> [Text zum Lesen]

▼▼▼

Neubau eines Wohnhauses in Ostfildern
Kreativ und autark

Das Wohnhaus südlich von Stuttgart fällt zunächst durch ideenreiche Fassadengestaltung auf. Die eigentliche Besonderheit steckt aber in der Planung als energieautarkes Gebäude. Energie wird über Photovoltaikelemente gewonnen, geheizt und bei Bedarf gekühlt wird mit Geothermie. Bauteilaktivierung von Boden und Wänden spielt dabei eine Rolle.

Das Gebäude befindet sich in einer als Gartenstadt bezeichneten Umgebung, geprägt durch freistehende Ein- und Zweifamilienhäuser mit Gärten und teilweise älterem Baumbestand, nahe dem südlichen Ortsrand von Ostfildern-Kemnat. Im Norden des Grundstücks befindet sich die öffentliche Erschließung, im Süden des Gebäudes schließt der private Garten an mit Aussicht auf den Albtrauf, der Abbruchkante der Schwäbischen Alb, und den Flughafen. Gegliedert hat Architekt Robert Brixner das Grundstück in sieben Schichten (A bis G); die Entwicklung der Wohnqualitäten vom „öffentlichen Raum“ (Straße) im Norden zum „privaten Bereich“ (Garten) im Süden bestimmen im Wesentlichen das Entwurfskonzept.

▲▲▲

> [Gespeicherte Daten]
▼▼▼

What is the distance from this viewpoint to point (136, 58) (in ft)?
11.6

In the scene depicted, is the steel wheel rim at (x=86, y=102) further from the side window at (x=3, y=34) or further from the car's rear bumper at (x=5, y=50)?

▲▲▲

> [Was zu tun ist]
a) Nenne alle technischen Mittel, die der Text über den Neubau in Ostfildern für die Energieversorgung des Hauses aufführt.
b) Schreibe aus dem Text über den Neubau in Ostfildern wortgetreu ab: Setze bei den Worten „Neubau eines Wohnhauses“ ein und höre nach den Worten „dabei eine Rolle.“ auf.

> [Lösungen zur Übung]
a) Photovoltaikelemente, Geothermie und Bauteilaktivierung von Boden und Wänden.

b)
Neubau eines Wohnhauses in Ostfildern
Kreativ und autark

Das Wohnhaus südlich von Stuttgart fällt zunächst durch ideenreiche Fassadengestaltung auf. Die eigentliche Besonderheit steckt aber in der Planung als energieautarkes Gebäude. Energie wird über Photovoltaikelemente gewonnen, geheizt und bei Bedarf gekühlt wird mit Geothermie. Bauteilaktivierung von Boden und Wänden spielt dabei eine Rolle.